Realistically, we could have a few products proven and commercialized, making prototypes with all the appropriate specs, and being shipped within a year after funding. Of the 15 most populous countries in the world, only one requires approval from the Food and Drug Administration (FDA). We can have products selling, shipping, and being used in China, India, and Brazil a year from now.
What is Near Infrared Imaging’s long term goal?
The long-term goal is three-fold. First, we will have a scanner that can be used in hospitals during and after surgery to monitor brain activity. It will be the first scanner than can provide continuous 24/7/365, totally safe bedside-monitoring of the brain. Next, we will make a portable device that can be used to triage patients in the emergency room – which kids will have bad headaches from the bus accident and which need greater attention. The third application will be for use at the scene of an injury. Our plan is to build a hand-held device, around 5 pounds, that can be used to detect bleeding in the brain for accident victims. The images will be transmitted over the cell phone network to a neurosurgeon, so he or she will know exactly what to do when the patient arrives. That’s the full-blown product.
Concern about dropping reimbursement rates, or a lack of reimbursement altogether, exists regarding new technologies. How does Near Infrared Imaging anticipate addressing this question?

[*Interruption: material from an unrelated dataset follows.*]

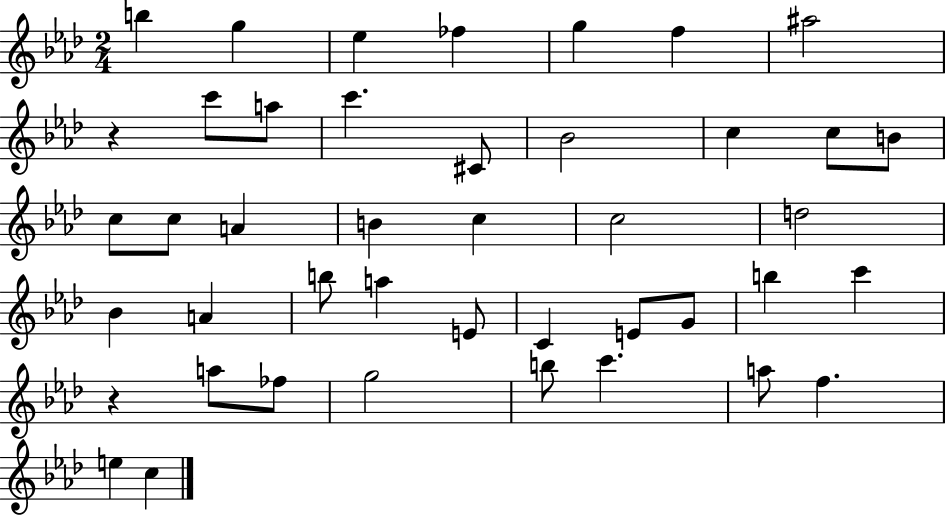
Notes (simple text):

B5/q G5/q Eb5/q FES5/q G5/q F5/q A#5/h R/q C6/e A5/e C6/q. C#4/e Bb4/h C5/q C5/e B4/e C5/e C5/e A4/q B4/q C5/q C5/h D5/h Bb4/q A4/q B5/e A5/q E4/e C4/q E4/e G4/e B5/q C6/q R/q A5/e FES5/e G5/h B5/e C6/q. A5/e F5/q. E5/q C5/q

Addressing the reimbursement question is on the to-do list. To get a CPT code for what we’re doing could be difficult. I don’t know what we’ll be asked to do for that. It is possible that we might not have to worry because there are general ultrasound codes that we could probably use. But I don’t foresee reimbursement being an issue because we’re going to give health insurance providers a very inexpensive alternative to existing technology that would cost only $49,900. Wouldn’t they much rather reimburse $75 for our imaging of the human breast versus the $125 they currently reimburse for a mammogram? Isn’t it more effective to reimburse a hospital $75 for a brain scan versus $1,000 for an MRI? Near infrared wavelight and ultrasound are FDA-approved and have CPT codes. Now, we just have to combine them.